*Do this:* Format the records as a Markdown table with the columns Row and Line. Begin at the line that contains "From what is", stop after the line that contains "2191 centimetres", and leave out blank lines.

Spatial relation data
§

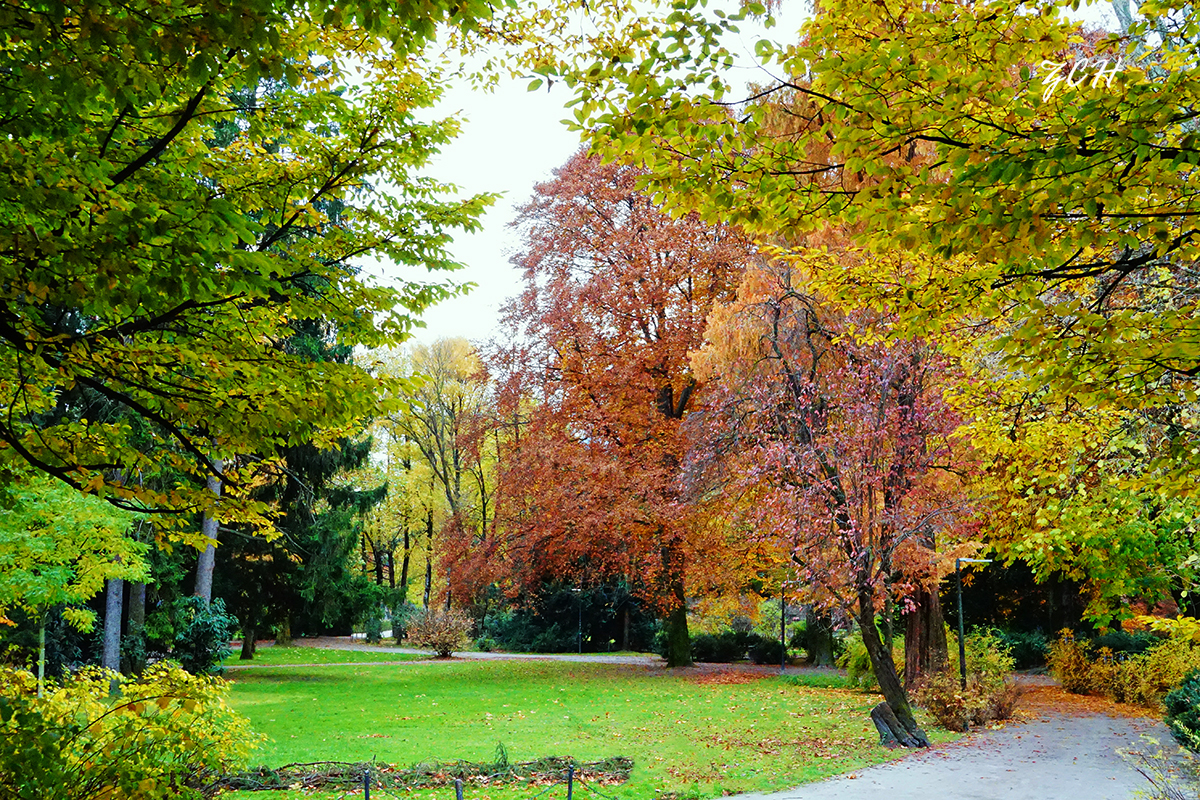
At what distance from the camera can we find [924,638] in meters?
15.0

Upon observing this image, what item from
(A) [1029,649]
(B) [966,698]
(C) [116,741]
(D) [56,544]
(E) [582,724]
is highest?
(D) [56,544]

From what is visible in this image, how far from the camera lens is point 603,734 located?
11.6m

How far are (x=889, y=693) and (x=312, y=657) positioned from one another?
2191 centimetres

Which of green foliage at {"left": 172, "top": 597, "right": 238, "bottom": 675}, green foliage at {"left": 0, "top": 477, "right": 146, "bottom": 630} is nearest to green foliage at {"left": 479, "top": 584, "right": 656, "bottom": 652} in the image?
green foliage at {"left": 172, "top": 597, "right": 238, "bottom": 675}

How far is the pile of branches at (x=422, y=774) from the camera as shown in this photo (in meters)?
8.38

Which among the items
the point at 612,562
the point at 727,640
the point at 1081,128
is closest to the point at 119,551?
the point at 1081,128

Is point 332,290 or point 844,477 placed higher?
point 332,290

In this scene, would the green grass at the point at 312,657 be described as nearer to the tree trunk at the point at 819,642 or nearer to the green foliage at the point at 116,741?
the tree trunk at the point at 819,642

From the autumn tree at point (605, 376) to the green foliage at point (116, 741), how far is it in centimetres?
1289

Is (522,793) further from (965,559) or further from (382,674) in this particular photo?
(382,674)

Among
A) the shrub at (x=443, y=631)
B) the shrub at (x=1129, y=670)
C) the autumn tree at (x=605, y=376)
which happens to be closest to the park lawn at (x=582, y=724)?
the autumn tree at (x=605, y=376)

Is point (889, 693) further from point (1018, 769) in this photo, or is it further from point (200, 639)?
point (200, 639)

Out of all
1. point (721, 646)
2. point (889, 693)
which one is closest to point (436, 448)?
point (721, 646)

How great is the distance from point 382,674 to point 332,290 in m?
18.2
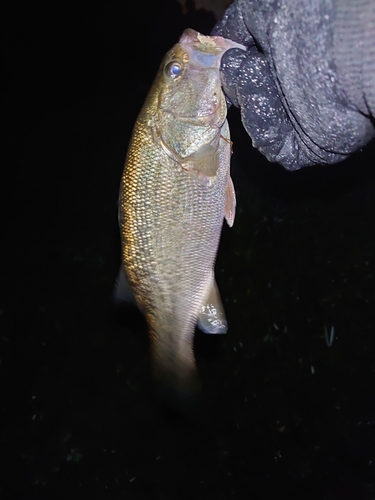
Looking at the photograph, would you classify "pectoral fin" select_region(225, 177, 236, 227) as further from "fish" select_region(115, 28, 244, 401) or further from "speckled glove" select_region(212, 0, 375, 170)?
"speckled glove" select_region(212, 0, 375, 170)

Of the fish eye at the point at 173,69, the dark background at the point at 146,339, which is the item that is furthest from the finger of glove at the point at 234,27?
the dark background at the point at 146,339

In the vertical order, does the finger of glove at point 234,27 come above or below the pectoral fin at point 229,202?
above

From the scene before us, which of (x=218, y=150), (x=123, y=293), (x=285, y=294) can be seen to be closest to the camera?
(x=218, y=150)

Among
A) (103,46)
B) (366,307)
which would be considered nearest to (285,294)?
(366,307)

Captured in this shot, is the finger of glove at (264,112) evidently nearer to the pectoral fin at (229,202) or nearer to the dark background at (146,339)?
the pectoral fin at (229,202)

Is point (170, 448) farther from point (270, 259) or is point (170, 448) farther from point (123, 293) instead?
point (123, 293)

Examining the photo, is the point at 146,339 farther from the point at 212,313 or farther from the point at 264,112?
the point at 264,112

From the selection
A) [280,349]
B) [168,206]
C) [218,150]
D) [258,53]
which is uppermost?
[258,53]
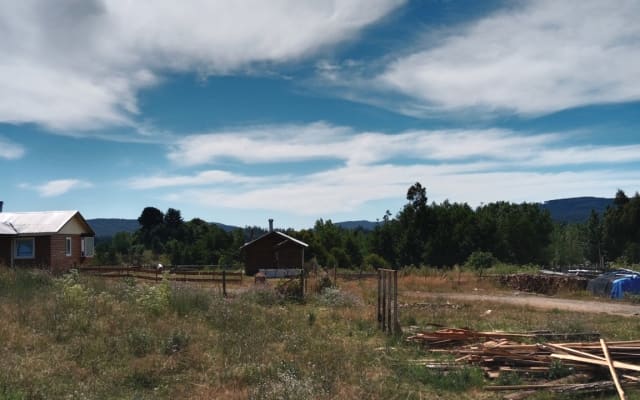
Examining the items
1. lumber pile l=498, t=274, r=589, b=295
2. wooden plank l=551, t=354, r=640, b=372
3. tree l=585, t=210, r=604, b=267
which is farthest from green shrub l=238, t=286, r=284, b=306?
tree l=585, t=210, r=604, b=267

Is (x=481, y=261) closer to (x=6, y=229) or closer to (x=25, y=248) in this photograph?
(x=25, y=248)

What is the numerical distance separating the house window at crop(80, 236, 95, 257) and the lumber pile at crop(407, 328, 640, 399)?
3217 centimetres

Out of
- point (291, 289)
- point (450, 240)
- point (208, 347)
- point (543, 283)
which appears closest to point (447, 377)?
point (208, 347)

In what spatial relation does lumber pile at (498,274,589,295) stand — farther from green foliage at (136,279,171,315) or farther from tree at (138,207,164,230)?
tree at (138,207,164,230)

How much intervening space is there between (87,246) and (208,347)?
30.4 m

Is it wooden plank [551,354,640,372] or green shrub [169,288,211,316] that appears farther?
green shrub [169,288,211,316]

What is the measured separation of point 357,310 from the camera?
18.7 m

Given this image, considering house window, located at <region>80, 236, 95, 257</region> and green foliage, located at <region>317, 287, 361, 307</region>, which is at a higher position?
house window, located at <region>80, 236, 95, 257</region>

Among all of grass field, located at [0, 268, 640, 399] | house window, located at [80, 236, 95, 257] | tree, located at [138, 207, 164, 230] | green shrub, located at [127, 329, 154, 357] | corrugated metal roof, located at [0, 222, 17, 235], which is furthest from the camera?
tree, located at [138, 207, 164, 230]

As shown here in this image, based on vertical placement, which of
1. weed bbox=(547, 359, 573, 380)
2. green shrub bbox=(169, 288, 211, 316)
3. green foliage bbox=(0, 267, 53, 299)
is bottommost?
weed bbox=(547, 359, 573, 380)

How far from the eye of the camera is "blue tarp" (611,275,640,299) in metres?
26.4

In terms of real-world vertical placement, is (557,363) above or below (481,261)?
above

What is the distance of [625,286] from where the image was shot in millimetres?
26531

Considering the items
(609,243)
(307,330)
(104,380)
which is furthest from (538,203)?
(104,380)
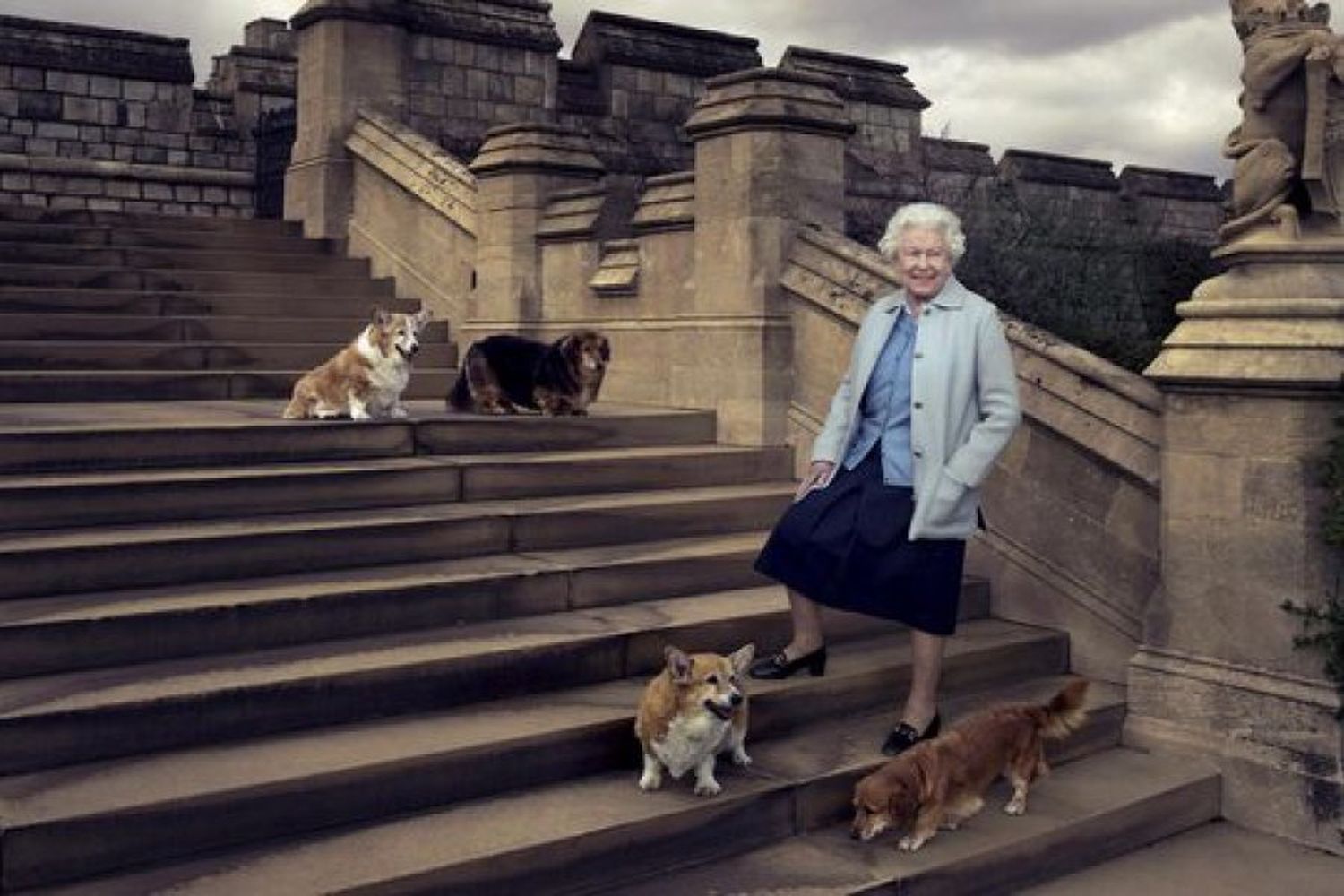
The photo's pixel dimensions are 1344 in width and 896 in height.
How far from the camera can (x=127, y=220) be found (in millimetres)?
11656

§

*Result:*
| Row | Line |
|---|---|
| 1 | From what is visible in this image, how far from the camera lens is point 603,734 located? |
| 2 | 11.6m |
| 3 | How far are (x=889, y=693) and (x=312, y=657) positioned from one another? |
| 4 | 2191 centimetres |